Dari alur yang disampaikan para saksi, tambah Panjaitan, ada tiga hal yang ingin dicapai. Pertama, ingin dibentuk opini publik bahwa persidangan Timtim adalah hasil tekanan internasional. Kedua, masyarakat disodorkan fakta sepihak bahwa peristiwa crimes against humanity muncul karena kecurangan Unamet.

Ketiga, kerusuhan Timtim merupakan "perang saudara" antara kelompok pro-integrasi dan prokemerdekaan, tanpa campur tangan TNI/Polri.
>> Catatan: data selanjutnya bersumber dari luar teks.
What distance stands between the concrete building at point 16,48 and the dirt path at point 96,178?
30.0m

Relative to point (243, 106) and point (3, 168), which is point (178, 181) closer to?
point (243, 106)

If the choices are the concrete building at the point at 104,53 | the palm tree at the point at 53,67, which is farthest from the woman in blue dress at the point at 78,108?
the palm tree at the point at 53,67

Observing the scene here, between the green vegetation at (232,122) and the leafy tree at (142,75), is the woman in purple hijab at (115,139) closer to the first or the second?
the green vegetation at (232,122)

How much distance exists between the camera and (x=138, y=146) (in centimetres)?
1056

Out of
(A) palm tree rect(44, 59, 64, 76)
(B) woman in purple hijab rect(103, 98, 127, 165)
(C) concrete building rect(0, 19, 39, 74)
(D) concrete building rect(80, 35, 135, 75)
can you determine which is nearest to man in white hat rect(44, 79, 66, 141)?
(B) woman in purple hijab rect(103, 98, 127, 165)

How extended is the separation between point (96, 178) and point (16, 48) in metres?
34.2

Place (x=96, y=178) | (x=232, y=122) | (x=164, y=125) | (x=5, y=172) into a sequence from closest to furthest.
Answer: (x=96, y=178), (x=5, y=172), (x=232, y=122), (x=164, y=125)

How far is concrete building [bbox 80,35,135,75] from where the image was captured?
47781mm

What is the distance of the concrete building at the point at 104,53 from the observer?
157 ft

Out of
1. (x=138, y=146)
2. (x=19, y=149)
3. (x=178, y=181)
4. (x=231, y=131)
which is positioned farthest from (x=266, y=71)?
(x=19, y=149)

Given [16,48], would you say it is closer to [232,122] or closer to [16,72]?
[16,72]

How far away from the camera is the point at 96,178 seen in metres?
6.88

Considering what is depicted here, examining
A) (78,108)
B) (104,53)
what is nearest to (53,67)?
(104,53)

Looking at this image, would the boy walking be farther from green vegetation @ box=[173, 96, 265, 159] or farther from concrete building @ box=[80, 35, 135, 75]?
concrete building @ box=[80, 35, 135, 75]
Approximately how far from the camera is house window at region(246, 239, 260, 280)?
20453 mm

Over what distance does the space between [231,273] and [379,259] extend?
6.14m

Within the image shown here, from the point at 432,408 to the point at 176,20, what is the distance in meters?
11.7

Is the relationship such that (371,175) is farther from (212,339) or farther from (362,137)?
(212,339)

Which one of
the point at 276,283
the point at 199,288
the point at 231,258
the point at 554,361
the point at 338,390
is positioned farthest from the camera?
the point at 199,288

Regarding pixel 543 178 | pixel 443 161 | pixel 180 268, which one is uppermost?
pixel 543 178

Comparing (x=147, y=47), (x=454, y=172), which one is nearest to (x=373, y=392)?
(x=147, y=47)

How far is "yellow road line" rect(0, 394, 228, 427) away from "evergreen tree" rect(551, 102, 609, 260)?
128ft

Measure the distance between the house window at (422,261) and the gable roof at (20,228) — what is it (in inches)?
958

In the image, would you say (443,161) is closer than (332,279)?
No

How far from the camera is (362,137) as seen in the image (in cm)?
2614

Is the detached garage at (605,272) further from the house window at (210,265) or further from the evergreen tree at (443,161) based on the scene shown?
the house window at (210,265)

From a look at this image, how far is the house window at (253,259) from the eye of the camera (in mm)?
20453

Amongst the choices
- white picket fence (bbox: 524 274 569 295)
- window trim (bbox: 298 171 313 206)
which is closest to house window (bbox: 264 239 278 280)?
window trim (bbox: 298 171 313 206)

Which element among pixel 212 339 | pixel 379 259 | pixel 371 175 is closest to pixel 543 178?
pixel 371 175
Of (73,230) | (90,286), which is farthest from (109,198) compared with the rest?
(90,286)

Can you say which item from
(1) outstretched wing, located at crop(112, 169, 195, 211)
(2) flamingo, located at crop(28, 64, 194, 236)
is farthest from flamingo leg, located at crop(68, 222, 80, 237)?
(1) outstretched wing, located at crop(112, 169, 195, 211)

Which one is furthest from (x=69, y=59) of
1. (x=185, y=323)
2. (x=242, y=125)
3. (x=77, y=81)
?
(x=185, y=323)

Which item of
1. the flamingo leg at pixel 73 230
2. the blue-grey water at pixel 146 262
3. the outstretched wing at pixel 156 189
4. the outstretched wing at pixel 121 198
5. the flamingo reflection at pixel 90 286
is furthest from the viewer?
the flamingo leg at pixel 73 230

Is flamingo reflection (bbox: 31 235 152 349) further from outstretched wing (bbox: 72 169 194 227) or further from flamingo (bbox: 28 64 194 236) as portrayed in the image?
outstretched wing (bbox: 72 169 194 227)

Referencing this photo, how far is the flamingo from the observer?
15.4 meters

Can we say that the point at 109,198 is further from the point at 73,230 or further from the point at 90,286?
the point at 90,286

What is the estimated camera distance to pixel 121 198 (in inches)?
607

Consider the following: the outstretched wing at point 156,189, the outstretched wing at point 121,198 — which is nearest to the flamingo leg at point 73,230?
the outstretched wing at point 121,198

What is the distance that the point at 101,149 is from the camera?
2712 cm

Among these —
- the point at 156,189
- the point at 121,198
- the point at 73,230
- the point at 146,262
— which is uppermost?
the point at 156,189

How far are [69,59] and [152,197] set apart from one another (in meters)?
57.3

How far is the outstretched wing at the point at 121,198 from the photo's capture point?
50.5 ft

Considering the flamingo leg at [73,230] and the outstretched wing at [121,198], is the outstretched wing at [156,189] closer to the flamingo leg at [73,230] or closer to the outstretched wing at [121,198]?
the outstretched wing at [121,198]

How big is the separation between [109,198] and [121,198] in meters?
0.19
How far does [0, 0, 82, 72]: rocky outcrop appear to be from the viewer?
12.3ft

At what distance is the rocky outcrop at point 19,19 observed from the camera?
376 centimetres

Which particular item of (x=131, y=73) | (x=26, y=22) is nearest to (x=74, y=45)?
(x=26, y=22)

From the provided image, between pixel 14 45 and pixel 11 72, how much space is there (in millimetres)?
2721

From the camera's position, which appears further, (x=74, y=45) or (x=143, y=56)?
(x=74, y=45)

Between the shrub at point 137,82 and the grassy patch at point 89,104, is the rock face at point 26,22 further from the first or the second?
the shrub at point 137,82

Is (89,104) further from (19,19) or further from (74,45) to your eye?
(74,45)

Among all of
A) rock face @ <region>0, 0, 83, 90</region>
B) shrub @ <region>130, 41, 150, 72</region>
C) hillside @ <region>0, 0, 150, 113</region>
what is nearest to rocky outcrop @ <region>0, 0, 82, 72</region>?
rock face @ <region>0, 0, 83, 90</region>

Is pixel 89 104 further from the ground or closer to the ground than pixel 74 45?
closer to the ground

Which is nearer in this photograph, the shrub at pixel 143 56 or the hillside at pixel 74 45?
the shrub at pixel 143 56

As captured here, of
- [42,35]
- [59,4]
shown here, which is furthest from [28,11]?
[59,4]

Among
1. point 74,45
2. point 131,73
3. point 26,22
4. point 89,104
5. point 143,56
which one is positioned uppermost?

Dalam pernyataan yang disampaikan Ori Rahman dari Komisi untuk Orang Hilang dan Korban Tindak Kekerasan (Kontras), seharusnya jaksa penuntut umum menghadirkan saksi korban terlebih dahulu. Hal itu dimaksudkan agar persidangan mendapatkan fakta materil yang obyektif. Untuk mendatangkan saksi korban, mau atau tidak dan suka atau tidak, Pemerintah Indonesia/Jaksa Agung harus bekerja sama dengan Untaet/Pemerintah Timtim. Pemerintah juga harus bekerja sama dengan mekanisme internasional HAM untuk melakukan pemantauan terhadap proses peradilan agar jujur dan tidak memihak. (sah)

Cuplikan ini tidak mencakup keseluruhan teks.